(SHORT PROBLEM) Could you print, character for character, the part of the rows below that opens with the line containing "Comparing the items" and closes with the last of the rows, including both ends?

(DATA EXTRACT)
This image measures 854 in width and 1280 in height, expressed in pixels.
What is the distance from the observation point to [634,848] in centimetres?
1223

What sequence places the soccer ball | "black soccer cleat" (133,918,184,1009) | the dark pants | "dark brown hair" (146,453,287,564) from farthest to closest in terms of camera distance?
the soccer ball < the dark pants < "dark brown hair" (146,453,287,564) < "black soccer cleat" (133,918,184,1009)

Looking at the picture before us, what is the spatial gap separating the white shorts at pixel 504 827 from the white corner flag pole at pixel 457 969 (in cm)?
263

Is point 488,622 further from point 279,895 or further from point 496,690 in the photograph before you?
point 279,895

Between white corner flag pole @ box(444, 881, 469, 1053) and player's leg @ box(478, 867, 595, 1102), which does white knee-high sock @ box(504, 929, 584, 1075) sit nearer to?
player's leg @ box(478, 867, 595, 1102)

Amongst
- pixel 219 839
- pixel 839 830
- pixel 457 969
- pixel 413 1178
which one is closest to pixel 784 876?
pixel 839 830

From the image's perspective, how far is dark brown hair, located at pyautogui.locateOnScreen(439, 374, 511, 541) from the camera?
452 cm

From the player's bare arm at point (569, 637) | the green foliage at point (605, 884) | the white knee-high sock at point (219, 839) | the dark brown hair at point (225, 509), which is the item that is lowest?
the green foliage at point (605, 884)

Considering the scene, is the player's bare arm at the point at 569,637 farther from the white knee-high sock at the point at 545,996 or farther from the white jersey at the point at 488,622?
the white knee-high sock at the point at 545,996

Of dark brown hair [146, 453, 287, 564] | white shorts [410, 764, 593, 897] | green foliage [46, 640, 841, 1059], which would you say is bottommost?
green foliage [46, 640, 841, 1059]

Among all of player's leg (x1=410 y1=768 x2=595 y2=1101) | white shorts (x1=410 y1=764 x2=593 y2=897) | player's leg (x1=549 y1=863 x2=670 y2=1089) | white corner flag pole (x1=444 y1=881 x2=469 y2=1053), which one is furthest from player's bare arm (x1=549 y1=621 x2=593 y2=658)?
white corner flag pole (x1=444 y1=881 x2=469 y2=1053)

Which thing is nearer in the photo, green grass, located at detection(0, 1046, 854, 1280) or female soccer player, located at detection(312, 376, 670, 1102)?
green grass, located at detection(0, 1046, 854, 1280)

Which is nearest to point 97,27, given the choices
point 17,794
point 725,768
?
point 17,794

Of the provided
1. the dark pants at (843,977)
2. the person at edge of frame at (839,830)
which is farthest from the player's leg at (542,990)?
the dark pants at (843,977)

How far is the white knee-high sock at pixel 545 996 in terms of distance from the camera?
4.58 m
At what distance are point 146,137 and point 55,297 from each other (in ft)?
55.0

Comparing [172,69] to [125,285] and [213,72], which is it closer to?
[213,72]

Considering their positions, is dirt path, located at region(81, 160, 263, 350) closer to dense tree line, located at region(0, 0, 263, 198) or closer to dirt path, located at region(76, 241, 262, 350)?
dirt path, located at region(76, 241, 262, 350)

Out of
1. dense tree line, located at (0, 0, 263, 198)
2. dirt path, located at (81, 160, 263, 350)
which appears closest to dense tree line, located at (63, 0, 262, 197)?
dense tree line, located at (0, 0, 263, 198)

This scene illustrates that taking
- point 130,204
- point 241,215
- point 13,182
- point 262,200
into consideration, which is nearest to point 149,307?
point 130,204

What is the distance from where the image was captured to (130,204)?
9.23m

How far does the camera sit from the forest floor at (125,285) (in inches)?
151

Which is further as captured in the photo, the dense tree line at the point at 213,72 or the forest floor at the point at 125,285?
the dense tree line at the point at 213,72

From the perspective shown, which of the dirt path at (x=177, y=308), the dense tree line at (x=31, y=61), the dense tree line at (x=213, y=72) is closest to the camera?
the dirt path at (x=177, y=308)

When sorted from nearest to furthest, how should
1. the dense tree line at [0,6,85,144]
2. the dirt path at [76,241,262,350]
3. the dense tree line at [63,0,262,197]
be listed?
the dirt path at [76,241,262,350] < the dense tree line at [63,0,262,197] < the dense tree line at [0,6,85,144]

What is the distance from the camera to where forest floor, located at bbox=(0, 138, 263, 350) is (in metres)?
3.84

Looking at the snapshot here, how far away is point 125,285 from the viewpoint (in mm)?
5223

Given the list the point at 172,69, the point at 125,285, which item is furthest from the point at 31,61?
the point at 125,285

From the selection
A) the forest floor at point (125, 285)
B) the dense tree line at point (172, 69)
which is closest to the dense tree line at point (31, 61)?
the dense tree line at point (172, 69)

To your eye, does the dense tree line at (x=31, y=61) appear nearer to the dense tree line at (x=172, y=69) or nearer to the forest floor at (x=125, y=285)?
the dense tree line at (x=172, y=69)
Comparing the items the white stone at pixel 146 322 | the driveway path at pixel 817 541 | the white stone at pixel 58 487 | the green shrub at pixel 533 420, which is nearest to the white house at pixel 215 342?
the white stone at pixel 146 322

(FINISHED TASK)
Comparing the items the white stone at pixel 146 322 | the driveway path at pixel 817 541 | the white stone at pixel 58 487 | the green shrub at pixel 533 420, which is nearest to the white house at pixel 215 342?
the white stone at pixel 146 322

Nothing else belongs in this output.